**RECORD LIST**
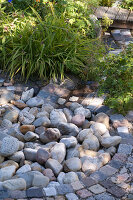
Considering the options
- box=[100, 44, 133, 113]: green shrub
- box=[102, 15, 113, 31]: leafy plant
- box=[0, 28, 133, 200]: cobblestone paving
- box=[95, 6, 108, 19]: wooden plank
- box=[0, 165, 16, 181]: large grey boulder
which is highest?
box=[95, 6, 108, 19]: wooden plank

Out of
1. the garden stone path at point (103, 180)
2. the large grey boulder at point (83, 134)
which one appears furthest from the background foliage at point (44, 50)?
the large grey boulder at point (83, 134)

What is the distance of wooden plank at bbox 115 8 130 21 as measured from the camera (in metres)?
6.07

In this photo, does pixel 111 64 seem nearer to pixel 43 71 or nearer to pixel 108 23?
pixel 43 71

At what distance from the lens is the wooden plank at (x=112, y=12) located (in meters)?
6.17

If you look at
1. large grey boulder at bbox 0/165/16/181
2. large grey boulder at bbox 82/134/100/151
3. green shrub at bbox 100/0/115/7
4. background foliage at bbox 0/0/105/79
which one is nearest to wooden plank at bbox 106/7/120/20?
green shrub at bbox 100/0/115/7

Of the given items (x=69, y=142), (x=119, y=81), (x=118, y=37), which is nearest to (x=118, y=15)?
(x=118, y=37)

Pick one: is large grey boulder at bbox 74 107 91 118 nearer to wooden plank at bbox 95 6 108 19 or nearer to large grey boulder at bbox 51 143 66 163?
large grey boulder at bbox 51 143 66 163

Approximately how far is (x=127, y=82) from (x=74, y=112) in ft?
2.42

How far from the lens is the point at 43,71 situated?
4.22 metres

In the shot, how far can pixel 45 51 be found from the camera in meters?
4.12

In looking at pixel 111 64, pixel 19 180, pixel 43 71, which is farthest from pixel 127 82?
pixel 19 180

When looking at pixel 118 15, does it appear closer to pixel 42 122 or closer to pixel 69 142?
pixel 42 122

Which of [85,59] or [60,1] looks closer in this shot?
[85,59]

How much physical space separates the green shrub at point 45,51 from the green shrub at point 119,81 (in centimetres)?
32
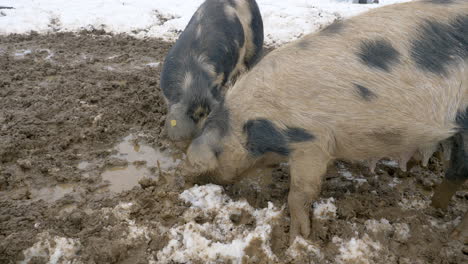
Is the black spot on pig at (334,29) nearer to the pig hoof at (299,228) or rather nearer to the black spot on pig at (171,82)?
the pig hoof at (299,228)

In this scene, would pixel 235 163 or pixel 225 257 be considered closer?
pixel 225 257

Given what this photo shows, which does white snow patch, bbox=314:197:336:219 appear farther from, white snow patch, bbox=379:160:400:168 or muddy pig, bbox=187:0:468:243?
white snow patch, bbox=379:160:400:168

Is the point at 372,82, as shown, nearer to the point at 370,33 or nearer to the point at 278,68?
the point at 370,33

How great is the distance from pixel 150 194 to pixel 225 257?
1074mm

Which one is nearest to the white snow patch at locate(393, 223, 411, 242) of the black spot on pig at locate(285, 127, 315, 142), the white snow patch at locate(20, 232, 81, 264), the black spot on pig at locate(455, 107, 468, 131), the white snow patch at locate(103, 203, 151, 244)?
the black spot on pig at locate(455, 107, 468, 131)

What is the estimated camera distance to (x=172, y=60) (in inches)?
195

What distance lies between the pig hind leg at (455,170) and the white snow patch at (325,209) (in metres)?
0.91

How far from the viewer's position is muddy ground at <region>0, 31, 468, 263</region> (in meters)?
2.93

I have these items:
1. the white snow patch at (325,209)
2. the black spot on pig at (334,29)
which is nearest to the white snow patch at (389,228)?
the white snow patch at (325,209)

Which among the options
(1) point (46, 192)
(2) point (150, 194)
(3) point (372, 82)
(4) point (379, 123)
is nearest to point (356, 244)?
(4) point (379, 123)

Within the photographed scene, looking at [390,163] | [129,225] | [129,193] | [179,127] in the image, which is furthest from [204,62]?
[390,163]

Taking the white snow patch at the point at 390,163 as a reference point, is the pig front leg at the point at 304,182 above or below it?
above

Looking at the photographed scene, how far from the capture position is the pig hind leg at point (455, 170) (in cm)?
279

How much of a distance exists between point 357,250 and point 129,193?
83.5 inches
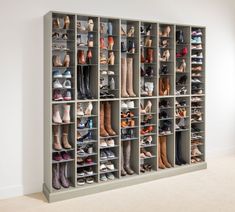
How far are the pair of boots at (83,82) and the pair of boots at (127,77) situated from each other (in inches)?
18.6

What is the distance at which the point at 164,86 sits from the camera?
475cm

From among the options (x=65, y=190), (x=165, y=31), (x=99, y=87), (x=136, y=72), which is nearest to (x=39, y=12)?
(x=99, y=87)

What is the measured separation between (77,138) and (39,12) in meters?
1.57

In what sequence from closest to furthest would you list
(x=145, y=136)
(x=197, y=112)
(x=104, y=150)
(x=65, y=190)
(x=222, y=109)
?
(x=65, y=190)
(x=104, y=150)
(x=145, y=136)
(x=197, y=112)
(x=222, y=109)

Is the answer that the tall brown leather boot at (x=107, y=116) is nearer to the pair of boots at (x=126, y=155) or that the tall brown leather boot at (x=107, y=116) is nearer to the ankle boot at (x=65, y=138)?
the pair of boots at (x=126, y=155)

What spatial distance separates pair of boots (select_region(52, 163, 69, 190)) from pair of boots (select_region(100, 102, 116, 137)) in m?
0.69

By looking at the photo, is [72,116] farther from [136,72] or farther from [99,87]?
[136,72]

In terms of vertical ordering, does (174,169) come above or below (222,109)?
below

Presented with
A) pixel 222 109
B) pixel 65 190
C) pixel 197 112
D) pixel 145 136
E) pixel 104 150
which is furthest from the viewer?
pixel 222 109

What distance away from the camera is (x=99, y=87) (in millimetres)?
4086

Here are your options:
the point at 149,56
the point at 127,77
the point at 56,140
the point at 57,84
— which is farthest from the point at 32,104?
the point at 149,56

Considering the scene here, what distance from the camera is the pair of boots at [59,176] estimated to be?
392 cm

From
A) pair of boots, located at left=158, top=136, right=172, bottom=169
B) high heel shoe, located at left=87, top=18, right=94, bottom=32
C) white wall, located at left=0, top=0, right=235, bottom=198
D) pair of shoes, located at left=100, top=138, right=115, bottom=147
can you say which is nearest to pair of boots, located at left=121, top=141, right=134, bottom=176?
pair of shoes, located at left=100, top=138, right=115, bottom=147

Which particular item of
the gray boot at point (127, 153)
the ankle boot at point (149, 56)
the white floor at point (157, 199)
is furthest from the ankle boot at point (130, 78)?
the white floor at point (157, 199)
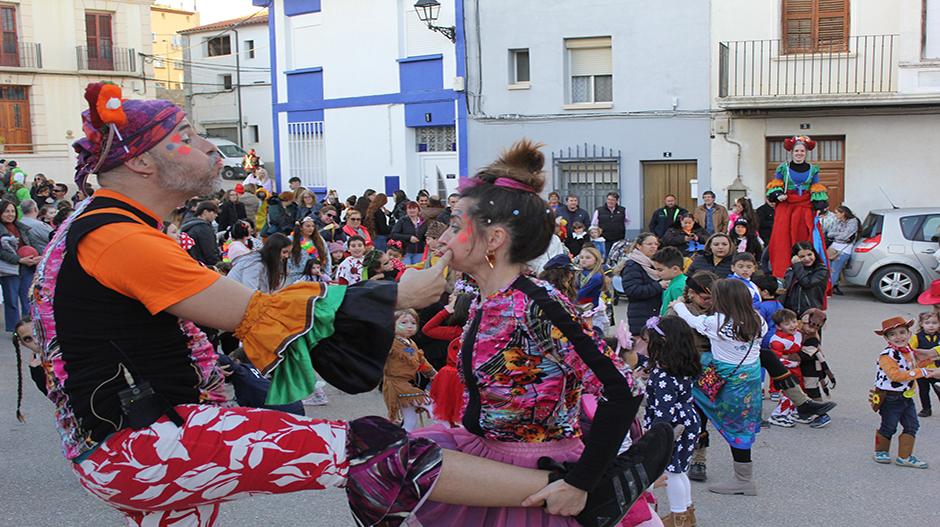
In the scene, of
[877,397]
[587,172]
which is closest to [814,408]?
[877,397]

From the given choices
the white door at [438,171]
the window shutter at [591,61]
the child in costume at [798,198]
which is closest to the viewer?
the child in costume at [798,198]

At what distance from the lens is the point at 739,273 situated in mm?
8430

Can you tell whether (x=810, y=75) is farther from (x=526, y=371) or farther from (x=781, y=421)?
(x=526, y=371)

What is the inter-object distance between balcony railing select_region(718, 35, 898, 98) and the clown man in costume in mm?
17697

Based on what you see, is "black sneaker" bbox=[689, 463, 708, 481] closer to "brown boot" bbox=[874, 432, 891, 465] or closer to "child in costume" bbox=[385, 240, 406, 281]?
"brown boot" bbox=[874, 432, 891, 465]

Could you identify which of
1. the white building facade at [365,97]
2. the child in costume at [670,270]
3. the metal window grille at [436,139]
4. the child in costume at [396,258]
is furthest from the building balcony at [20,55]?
the child in costume at [670,270]

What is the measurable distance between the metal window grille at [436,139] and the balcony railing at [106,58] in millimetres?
20945

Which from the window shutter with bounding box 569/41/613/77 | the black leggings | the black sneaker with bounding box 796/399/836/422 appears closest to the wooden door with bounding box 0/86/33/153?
the window shutter with bounding box 569/41/613/77

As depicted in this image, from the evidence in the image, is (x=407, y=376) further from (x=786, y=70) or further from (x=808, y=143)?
(x=786, y=70)

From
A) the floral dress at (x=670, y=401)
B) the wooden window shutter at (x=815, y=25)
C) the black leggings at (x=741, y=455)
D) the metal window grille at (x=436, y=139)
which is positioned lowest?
the black leggings at (x=741, y=455)

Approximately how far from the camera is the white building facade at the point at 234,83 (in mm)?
40844

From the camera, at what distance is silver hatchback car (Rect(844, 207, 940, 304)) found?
1440 centimetres

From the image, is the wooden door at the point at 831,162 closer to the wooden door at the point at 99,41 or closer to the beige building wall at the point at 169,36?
the wooden door at the point at 99,41

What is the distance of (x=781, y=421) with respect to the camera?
8.01 m
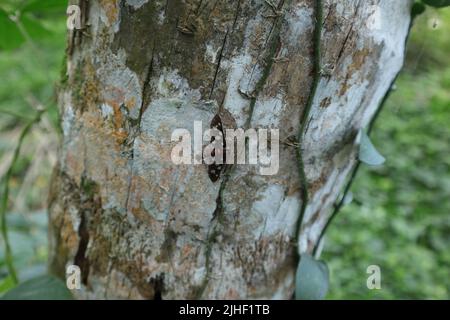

**GIVEN INSTRUCTION**
Which lines of the entries above contain the string "inches"? Pull out each one, matching case exactly.

**EXERCISE OUTPUT**
What is the estimated camera distance to (x=172, y=60) (in inches)?
83.5 inches
How far are the pair of boots at (83,82) and the pair of boots at (127,77) situated from each other (in inches)?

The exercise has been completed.